I think a lot of it depends on the company. I left a place that the VP of sales and borderline de facto president would watch people on camera coming through the parking lot to see when people came and went. I was basically setup to take his job eventually and it shocked them but just so fed up with it left and feel much better. 1200 person company to the new one 700. Generally same amount of revenue a year Still in the office every day, but work good hours with nobody watching when you come and go. I guess my point is some office jobs are different than others
Fair, and I totally get it. Couple reasons why I wanted to go back. First, the volatility out there has been really bad for me mentally. I’ll lose clients due to them pulling back on spend, then gain new ones. But the uncertainty lately has just really been a lot for me. Also, I’d be lying if I didn’t say I have some fears about AI like ChatGPT talking away at least part of my business (I’m a writer and PR guy). Lastly, I figure I have 25 years of working left. I just can’t imagine doing my own thing for that long.
Have the sales titles gotten just out of control anywhere else? Can't throw a stone in my company without hitting someone who is a strategic director of X vertical. Is there a customer in the world that cares about this stuff?

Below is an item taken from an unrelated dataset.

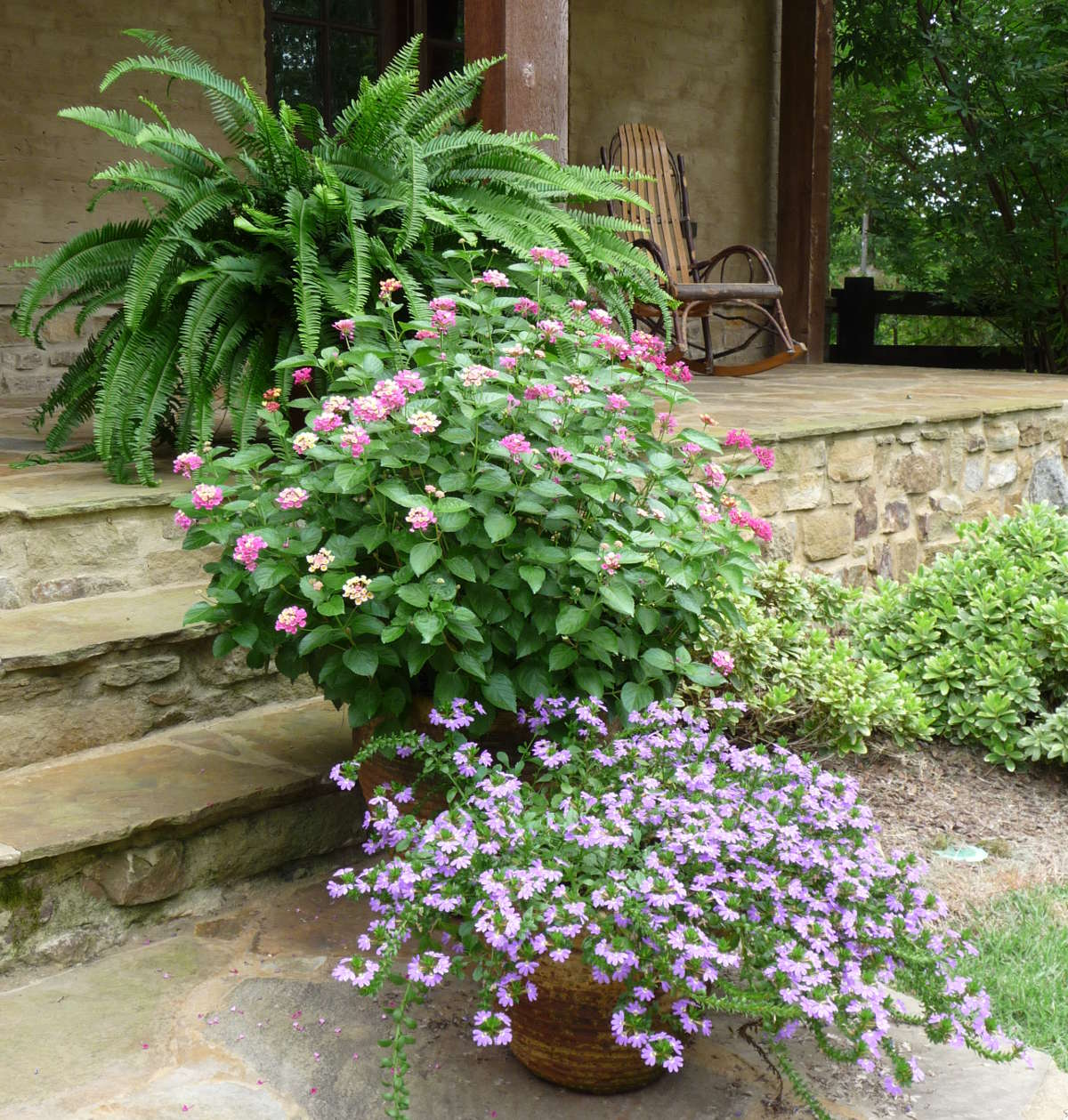 cottage gardening - terra cotta pots with flowering annuals and ferns - Atticmag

I work for a small family owned company with ±25 employees. We have an owner/president who is also our top sales person by a wide margin, a VP of Global Sales and Marketing and and VP of New Business evelopment. Both of the VPs are absolutely nothing more than sales people and they are not capable of working together on anything, mortal enemies.
Not sure if it’s me but I feel like Business Development as a title has gotten broader and bit more unclear. Not sure if others experience that at bigger companies
Can understand that being tough. Have this happen in consulting a lot....I'd love to run a small specific shop but the volatility and uncertainty would be crushing
It’s mentally and emotionally exhausting. With new clients, I write a 30 day notice to sever ties into the contract. That at least gives me a month to scramble and try and find ways to replace the income the next month. But I’ve been burned a couple of times when no contract was in place. Usually these are relationships with old colleagues or friends of old colleagues who were referred to me and I’m too nice to be stern about it. Happened in late February when a client that was a $3,000 retainer told me they were pulling back immediately. It’s 100% my fault for not having stringent contract terms in place, but that doesn’t help the mental anguish.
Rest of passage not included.